1. Introducing Narda 2. Introducing NRA 3. Introducing IDA-2 · 1. Introducing Narda 2. Introducing NRA 3. Introducing IDA-2 1 1. ... ASCII command set, ... Low power consumption,

Lab Manual B.Sc. (CA) - Aligarh Muslim UniversityLAB MANUAL/B.Sc.(CA)/CCB–6P1/CSD-AMU 4 OUTCOMES After completing this course, the students would be able to: Understand the concept

Introducing LEVELED BOOK • L Planet Earth Introducing ...

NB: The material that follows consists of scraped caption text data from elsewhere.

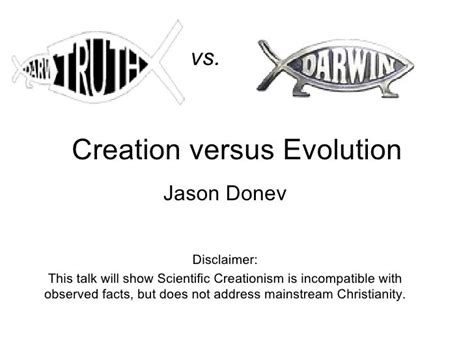 Creationism Vs Evolution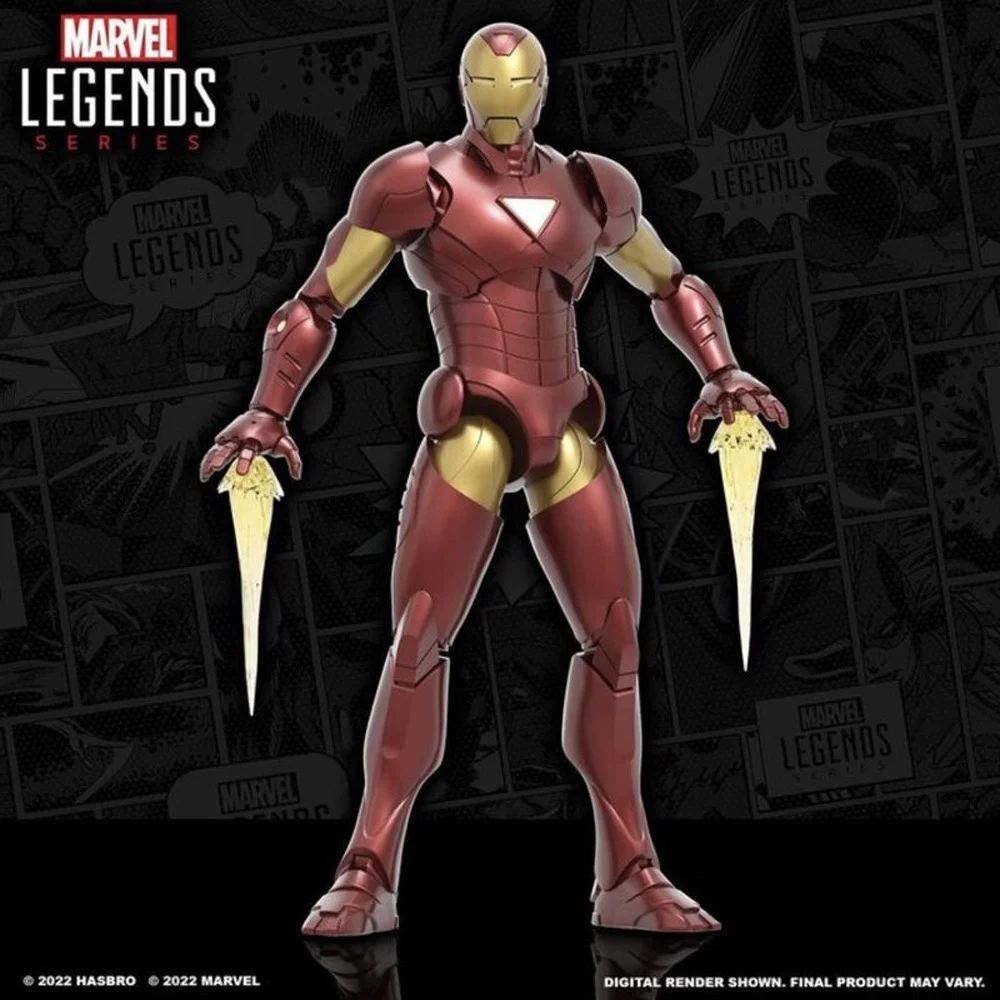 

Hasbro Marvel Legends 1/12 Desperate Iron Man 6 Inch Iron Man Action Figure Model Toy Collect Desktop Ornaments Boy'S Gift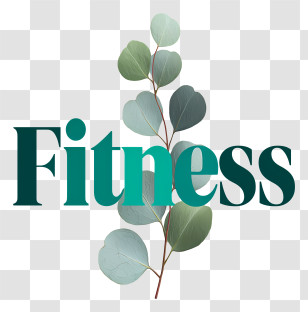 Fitness Letter - Fitness Logo With Leaf Transparent PNG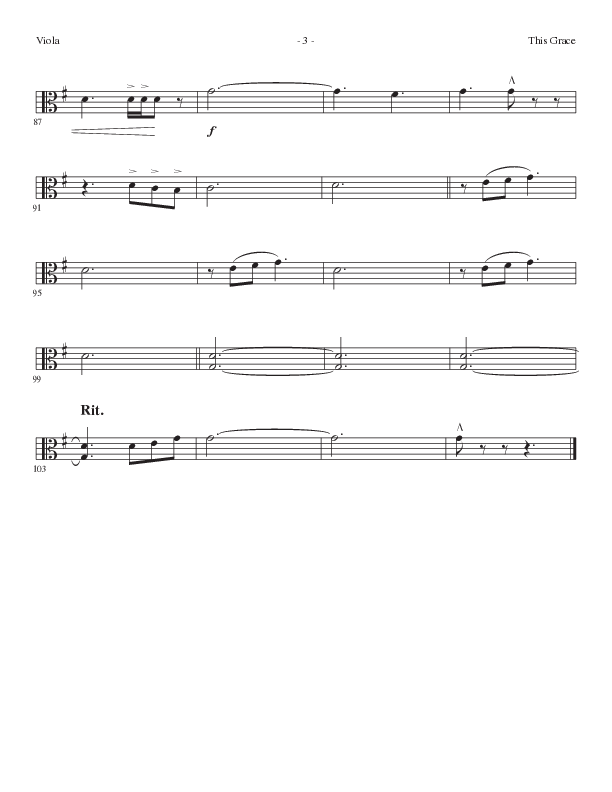 This Grace (Choral Anthem SATB) Viola (Lillenas Choral / Arr. Phil Nitz)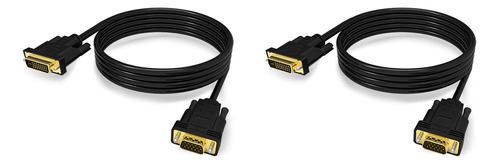 2 Cables Dvi A Vga, Dvi D 24+1 A Vga Macho A Macho W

A non-linear learning & classification algorithm that ... fileContents Pg. 1 Introduction 1 1.1 Algorithm Validation 1 2 Introducing the (R.R.E) Algorithm 1

Lecture 1 - WordPress.com · Lecture 1 Introducing Municipal Solid Waste Management STRUCTURE Overview Learning Objectives 1.1 Classification of Solid Wastes 1.1.1 Source-based classification

khosq.am · Web view2019. 11. 26. · Nevertheless, the applied classification enables introducing in a comprehensive and vivid way the general picture of violations of the rights

Closing the Loop - Yale UniversityLab Analysis Soils were analyzed for pH by mixing water to soil in 2:1 ratio, gravimetric soil moisture (24 hours at 105C), substrate induced respiration,

Introducing the National Partnership for Maternity Safety ... · Introducing the National Partnership for Maternity Safety: ... was calculated using ICD-10 cause of death classification

EE 264 DSP Project Report - Stanford Universitylab using the Parks-McClellan algorithm, then directly integrated into the DSP API code, taking advantage of the adaptive ﬁltering

Introducing Polyolefins³l_roviden... · Content . Synthetic polymers – Classification – Global production . Polyolefins – Polyolefins family – PE classification – PP structures

Introducing the SIOP Model - Pearsoning English very well (the U.S. Census Bureau’s classification of limited English proficiency) (U.S. Census Bureau, 2012). Children age 5–17

A Radical-aware Attention-based Model for Chinese Text ...home.ustc.edu.cn/~hqtao/index_files/aaai 19-poster-Tao.pdfSimply introducing radicals to Chinese text classification cannot

A tour of introducing phonegap introducing PhoneGap.